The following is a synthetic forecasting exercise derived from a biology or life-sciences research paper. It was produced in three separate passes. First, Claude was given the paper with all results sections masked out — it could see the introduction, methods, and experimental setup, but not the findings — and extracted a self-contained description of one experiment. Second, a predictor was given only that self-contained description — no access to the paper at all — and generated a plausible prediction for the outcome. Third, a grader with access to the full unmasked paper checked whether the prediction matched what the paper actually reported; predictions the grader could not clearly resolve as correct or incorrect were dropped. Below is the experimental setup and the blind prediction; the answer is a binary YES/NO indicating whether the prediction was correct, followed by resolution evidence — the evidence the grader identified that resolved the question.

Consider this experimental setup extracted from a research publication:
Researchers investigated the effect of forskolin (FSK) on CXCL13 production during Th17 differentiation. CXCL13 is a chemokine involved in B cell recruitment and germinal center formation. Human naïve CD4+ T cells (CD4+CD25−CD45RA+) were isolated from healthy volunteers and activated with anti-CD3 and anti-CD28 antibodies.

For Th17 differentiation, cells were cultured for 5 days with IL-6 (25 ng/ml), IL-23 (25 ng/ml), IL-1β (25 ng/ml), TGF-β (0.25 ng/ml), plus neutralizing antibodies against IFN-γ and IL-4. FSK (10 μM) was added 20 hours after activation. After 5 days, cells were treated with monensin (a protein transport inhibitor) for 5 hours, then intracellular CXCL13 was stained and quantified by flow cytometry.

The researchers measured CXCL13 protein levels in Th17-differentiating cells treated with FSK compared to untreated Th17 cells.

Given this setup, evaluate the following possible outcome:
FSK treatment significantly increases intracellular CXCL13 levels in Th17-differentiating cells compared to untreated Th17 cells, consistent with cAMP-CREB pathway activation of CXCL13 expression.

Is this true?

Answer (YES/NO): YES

———

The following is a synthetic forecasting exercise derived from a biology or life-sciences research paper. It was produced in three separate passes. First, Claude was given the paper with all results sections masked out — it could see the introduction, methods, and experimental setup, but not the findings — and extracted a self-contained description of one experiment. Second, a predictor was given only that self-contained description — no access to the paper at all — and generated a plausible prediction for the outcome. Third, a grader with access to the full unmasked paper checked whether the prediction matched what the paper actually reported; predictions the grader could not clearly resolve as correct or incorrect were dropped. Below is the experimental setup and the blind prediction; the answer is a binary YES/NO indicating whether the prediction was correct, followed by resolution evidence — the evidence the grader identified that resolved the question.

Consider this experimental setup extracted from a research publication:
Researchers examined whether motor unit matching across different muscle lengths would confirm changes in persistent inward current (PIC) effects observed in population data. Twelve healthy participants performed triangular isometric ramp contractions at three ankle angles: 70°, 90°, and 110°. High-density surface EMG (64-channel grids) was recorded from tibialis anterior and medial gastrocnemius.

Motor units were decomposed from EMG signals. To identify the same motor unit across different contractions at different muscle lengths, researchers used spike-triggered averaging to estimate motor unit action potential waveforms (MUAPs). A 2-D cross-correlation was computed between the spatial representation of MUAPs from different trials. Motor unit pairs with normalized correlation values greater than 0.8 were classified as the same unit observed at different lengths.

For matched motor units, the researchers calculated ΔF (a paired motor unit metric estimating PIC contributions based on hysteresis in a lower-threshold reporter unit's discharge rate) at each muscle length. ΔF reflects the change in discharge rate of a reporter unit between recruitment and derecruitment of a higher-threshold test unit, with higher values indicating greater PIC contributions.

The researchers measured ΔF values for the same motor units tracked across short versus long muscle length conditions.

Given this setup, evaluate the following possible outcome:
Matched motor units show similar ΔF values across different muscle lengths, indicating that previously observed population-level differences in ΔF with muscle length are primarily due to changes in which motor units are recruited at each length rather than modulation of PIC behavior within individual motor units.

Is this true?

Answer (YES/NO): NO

———

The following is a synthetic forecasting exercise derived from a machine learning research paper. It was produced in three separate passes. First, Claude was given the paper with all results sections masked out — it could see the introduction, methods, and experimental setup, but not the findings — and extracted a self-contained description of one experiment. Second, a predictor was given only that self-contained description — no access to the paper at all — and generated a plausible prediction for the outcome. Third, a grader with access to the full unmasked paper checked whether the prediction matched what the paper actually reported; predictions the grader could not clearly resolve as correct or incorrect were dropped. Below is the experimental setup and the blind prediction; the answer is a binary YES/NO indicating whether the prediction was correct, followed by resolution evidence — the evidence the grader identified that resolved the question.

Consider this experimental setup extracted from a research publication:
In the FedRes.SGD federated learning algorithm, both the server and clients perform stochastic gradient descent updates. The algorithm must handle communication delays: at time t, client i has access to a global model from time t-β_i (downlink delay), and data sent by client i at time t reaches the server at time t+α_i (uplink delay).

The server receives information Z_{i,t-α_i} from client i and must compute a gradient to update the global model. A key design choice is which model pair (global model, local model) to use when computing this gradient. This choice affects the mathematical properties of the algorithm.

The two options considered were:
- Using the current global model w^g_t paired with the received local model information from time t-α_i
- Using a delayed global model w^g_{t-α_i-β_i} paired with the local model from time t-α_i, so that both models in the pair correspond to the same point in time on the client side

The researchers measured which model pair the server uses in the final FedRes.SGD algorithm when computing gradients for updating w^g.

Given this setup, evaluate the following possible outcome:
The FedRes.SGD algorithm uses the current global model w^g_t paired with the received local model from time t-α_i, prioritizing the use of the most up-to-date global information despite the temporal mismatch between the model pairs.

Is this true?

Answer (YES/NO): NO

———

**WHAT THIS TASK INVOLVES**: Which lines in the listing have the string "client"? Pick them out and copy them.

**RESULT OF THIS EXERCISE**:
In the FedRes.SGD federated learning algorithm, both the server and clients perform stochastic gradient descent updates. The algorithm must handle communication delays: at time t, client i has access to a global model from time t-β_i (downlink delay), and data sent by client i at time t reaches the server at time t+α_i (uplink delay).
The server receives information Z_{i,t-α_i} from client i and must compute a gradient to update the global model. A key design choice is which model pair (global model, local model) to use when computing this gradient. This choice affects the mathematical properties of the algorithm.
- Using a delayed global model w^g_{t-α_i-β_i} paired with the local model from time t-α_i, so that both models in the pair correspond to the same point in time on the client side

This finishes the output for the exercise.